INSTRUCTIONS TO FOLLOW: Rewrite the passage on Inner Loop Feedback from "and text-to-image generation with" up to and including "available at https://mgwillia.github.io/ilf.", changing "qualitative comparisons" to "side-by-side comparisons".

*** Opening PROVIDED TEXT ***

Latest Research Papers
2025-01-22
arXiv
Accelerate High-Quality Diffusion Models with Inner Loop Feedback
The paper introduces Inner Loop Feedback (ILF), a method to speed up diffusion models' inference by predicting future features using a lightweight module. This approach reduces runtime while maintaining high-quality results, and it is effective for both class-to-image and text-to-image generation. The performance of ILF is validated through various metrics including FID, CLIP score, and qualitative comparisons.
We propose Inner Loop Feedback (ILF), a novel approach to accelerate
diffusion models' inference. ILF trains a lightweight module to predict future
features in the denoising process by leveraging the outputs from a chosen
diffusion backbone block at a given time step. This approach exploits two key
intuitions; (1) the outputs of a given block at adjacent time steps are
similar, and (2) performing partial computations for a step imposes a lower
burden on the model than skipping the step entirely. Our method is highly
flexible, since we find that the feedback module itself can simply be a block
from the diffusion backbone, with all settings copied. Its influence on the
diffusion forward can be tempered with a learnable scaling factor from zero
initialization. We train this module using distillation losses; however, unlike
some prior work where a full diffusion backbone serves as the student, our
model freezes the backbone, training only the feedback module. While many
efforts to optimize diffusion models focus on achieving acceptable image
quality in extremely few steps (1-4 steps), our emphasis is on matching best
case results (typically achieved in 20 steps) while significantly reducing
runtime. ILF achieves this balance effectively, demonstrating strong
performance for both class-to-image generation with diffusion transformer (DiT)
and text-to-image generation with DiT-based PixArt-alpha and PixArt-sigma. The
quality of ILF's 1.7x-1.8x speedups are confirmed by FID, CLIP score, CLIP
Image Quality Assessment, ImageReward, and qualitative comparisons. Project
information is available at https://mgwillia.github.io/ilf.

*** Closing PROVIDED TEXT ***
*** Opening DATA SHOWN ***

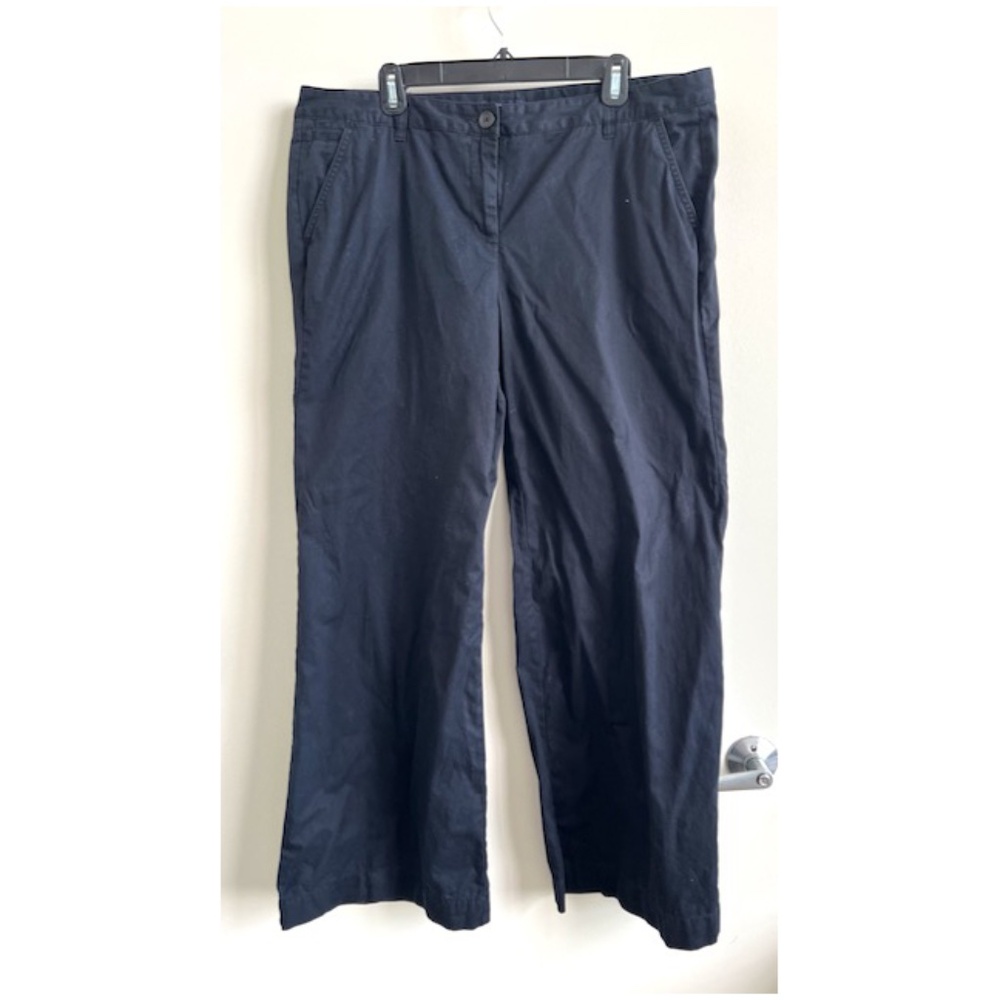 Lands End Women's Pants Size 16 Wide Leg Cotton Flat Front 29" Chino Black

*** Closing DATA SHOWN ***

EXERCISE OUTPUT:
and text-to-image generation with DiT-based PixArt-alpha and PixArt-sigma. The
quality of ILF's 1.7x-1.8x speedups are confirmed by FID, CLIP score, CLIP
Image Quality Assessment, ImageReward, and side-by-side comparisons. Project
information is available at https://mgwillia.github.io/ilf.